Jean-François Kahn a 85 ans. En scrutant sa petite barbe grise qui dessine un collier, on songe qu'il est plus âgé que le PS, les Verts, LFI et a tout juste dix-huit ans de moins que le Parti communiste français. Autant dire que l'homme, éminent journaliste, est habilité à parler de cette galaxie politique, dont il a été le témoin des firmaments électoraux comme des ruines idéologiques. Pour nous présenter son dernier livre, Ne m'appelez plus jamais gauche 
(L'Observatoire), il nous a donné rendez-vous près de chez lui, dans un bar d'hôtel de la place de la République qui a perdu de son lustre. Tout un symbole. Parmi les badauds qui se pressent, personne ne fait attention à ce monsieur penché sur sa canne, au pas lent, la faute à une récente opération de la jambe.
 
Si la statue de bronze qui surplombe le lieu pouvait parler, elle le raconterait traversant, quelques années plus tôt, cette place de chez lui à l'hebdomadaire Marianne, qu'il a fondé – 700 mètres entre les deux –, d'un pas volontaire mais toujours tête baissée, absorbé qu'il était par le choix de la prochaine couverture de son magazine. Arrivé dans ce bar d'hôtel d'un kitsch moderne, il prend un Schweppes et repose son corps fatigué sur une épaisse banquette.

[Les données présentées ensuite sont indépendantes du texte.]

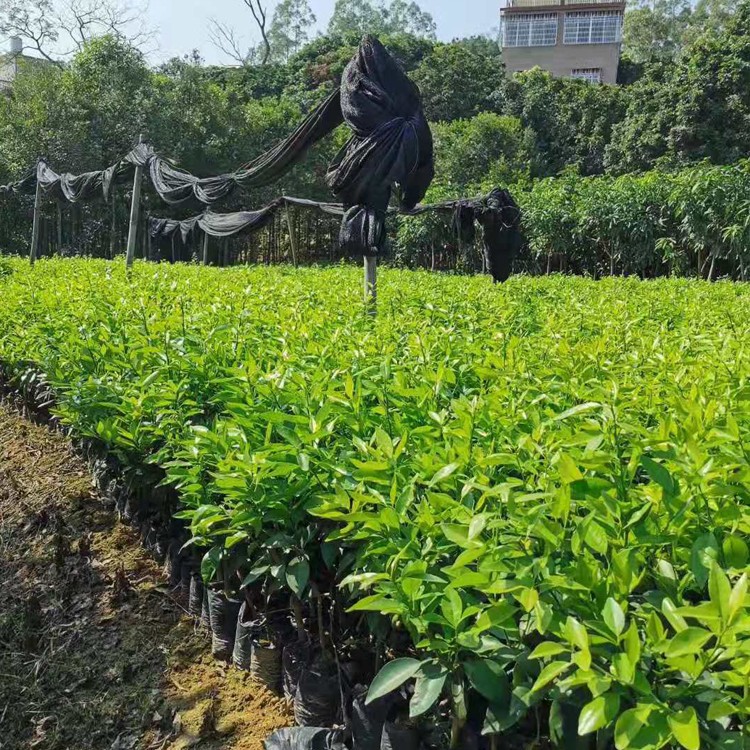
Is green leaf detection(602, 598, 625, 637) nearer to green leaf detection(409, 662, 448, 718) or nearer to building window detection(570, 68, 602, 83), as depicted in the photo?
green leaf detection(409, 662, 448, 718)

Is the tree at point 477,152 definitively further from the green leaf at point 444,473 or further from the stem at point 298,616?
the green leaf at point 444,473

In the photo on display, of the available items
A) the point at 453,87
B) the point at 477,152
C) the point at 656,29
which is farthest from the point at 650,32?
the point at 477,152

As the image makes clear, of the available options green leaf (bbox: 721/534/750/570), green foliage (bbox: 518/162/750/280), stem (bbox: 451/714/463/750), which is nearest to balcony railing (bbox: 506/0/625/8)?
green foliage (bbox: 518/162/750/280)

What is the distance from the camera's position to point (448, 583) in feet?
3.72

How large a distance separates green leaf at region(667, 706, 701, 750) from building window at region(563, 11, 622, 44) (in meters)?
44.0

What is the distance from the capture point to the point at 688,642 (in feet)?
2.81

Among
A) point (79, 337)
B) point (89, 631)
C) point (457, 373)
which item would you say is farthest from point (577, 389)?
point (79, 337)

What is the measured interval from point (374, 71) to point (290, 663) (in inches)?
137

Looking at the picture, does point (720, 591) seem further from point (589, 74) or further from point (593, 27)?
point (593, 27)

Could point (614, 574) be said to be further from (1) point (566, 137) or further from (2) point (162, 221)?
(1) point (566, 137)

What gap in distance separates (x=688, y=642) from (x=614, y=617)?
0.09 meters

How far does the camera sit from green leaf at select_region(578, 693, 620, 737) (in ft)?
2.82

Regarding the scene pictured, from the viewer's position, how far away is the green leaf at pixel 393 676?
110 cm

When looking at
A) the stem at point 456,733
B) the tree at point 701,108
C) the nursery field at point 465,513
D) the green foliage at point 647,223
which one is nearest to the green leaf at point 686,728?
the nursery field at point 465,513
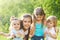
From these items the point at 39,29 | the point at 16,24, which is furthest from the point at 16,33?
the point at 39,29

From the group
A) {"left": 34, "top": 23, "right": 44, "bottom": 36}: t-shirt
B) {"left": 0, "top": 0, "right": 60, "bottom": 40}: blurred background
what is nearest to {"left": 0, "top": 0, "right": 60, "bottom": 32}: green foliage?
{"left": 0, "top": 0, "right": 60, "bottom": 40}: blurred background

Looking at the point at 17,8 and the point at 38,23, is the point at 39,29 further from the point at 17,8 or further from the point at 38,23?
the point at 17,8

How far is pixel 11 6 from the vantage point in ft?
7.47

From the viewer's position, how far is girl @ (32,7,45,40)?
2.28m

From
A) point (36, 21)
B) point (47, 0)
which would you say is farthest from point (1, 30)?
point (47, 0)

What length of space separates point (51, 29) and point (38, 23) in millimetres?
111

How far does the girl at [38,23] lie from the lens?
2.28m

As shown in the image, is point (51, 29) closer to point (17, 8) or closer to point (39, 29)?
point (39, 29)

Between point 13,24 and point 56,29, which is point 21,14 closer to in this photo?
point 13,24

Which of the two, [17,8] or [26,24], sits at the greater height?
[17,8]

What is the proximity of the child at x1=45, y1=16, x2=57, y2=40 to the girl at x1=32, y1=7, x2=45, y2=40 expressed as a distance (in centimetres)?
4

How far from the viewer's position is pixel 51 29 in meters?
2.31

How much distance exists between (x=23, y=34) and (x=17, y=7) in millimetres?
208

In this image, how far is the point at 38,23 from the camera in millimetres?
2295
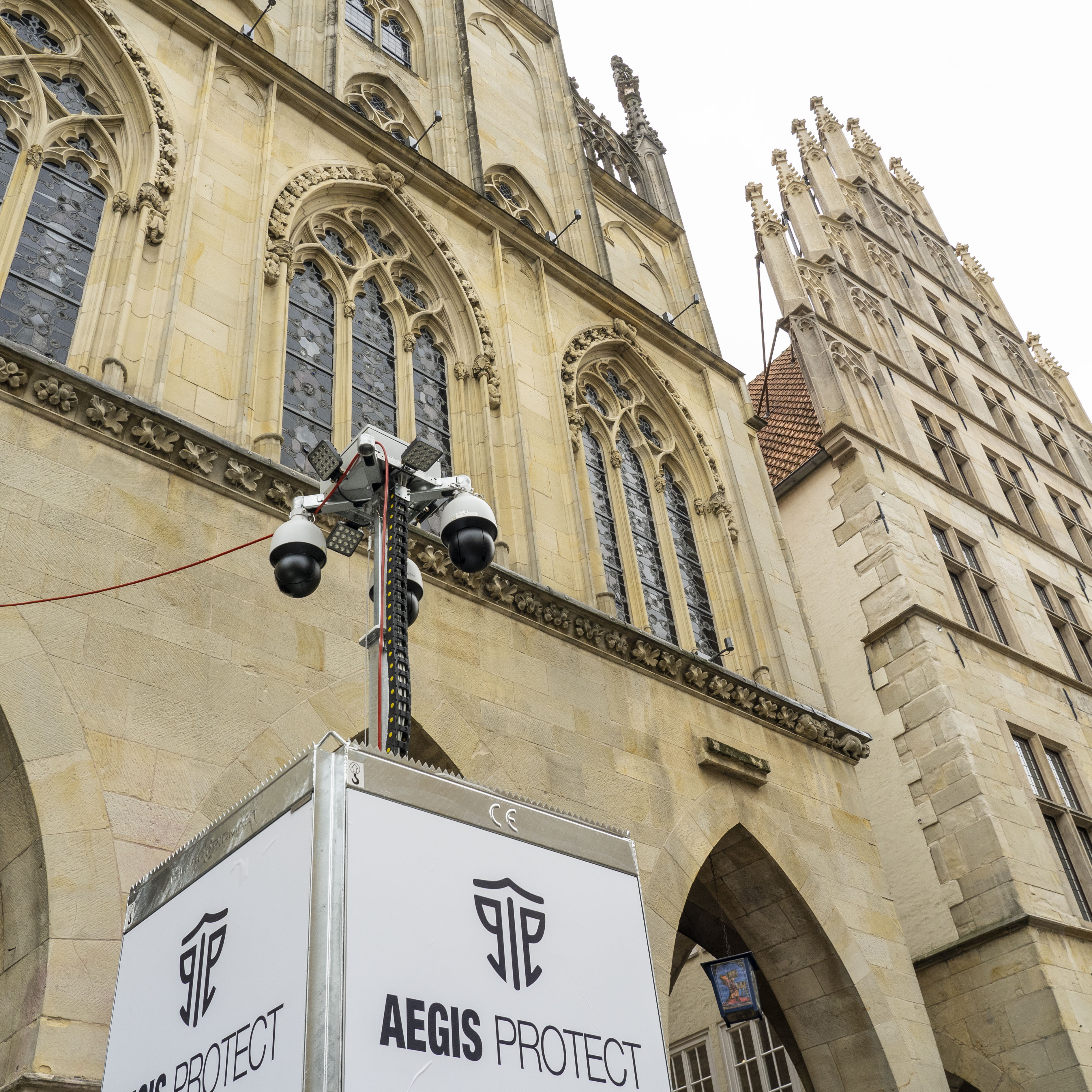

«On a rarement eu autant besoin de la gauche»
 
Ces temps-ci, il publie donc un essai remarquable sur la gauche, qui est une sorte d'acte de décès en même temps qu'un appel à la résurrection. Pour lui, la gauche n'est plus qu'un «trou», une «béance», une «cavité», écrit-il en préambule. On lui demande ce qui a pu arriver à ce courant qui, depuis plus de deux siècles, fait l'Histoire. «Pourquoi tout part en couille ?» est-on tenté de lui demander en reprenant le titre d'un de ses fameux éditos de Marianne. Il se redresse, puisant dans ses forces physiques pour les mettre au diapason de ses forces intellectuelles, intactes. «On a rarement eu autant besoin de la gauche. L'extrême droite va peut-être gagner les prochaines élections. Poutine attaque l'Ukraine, les injustices et les inégalités se creusent, le grand capital met la main sur la presse… Or, la gauche a dénoncé tout ça, mais quand ce n'était pas encore vrai ! Elle voyait du libéralisme alors qu'on était presque socialistes. Maintenant que ça devient vrai, elle le dénonce toujours. Mais elle n'est plus écoutée. On a donc vraiment besoin de ce qui faisait la fonction de la gauche depuis deux siècles.» Il fait une pause, puis reprend son propos, les yeux dans le vide, comme s'il se parlait à lui-même : «Pourquoi elle en est arrivée là ? À ne plus exister alors qu'elle a toutes les raisons d'exister… C'est la grande question.»
 
L'heure est grave, selon lui. Car c'est une loi de la physique : pour tenir, une démocratie a besoin d'une droite et d'une gauche. Il voit le paysage politique et médiatique se transformer à une même vitesse et déplore la grande part prise, partout, par l'idéologie qui interdit l'échange, le compromis, la nuance. Il voudrait voir la France à l'image des journaux qu'il a fondés : des espaces de confrontation, certes, mais dans le respect et même dans la bonne humeur. Un peu comme dans Le Banquet de Platon, où la philosophie côtoie l'ivresse.
LES VIES DE «JFK»
  • 12 juin 1938 Naît à Viroflay (Yvelines).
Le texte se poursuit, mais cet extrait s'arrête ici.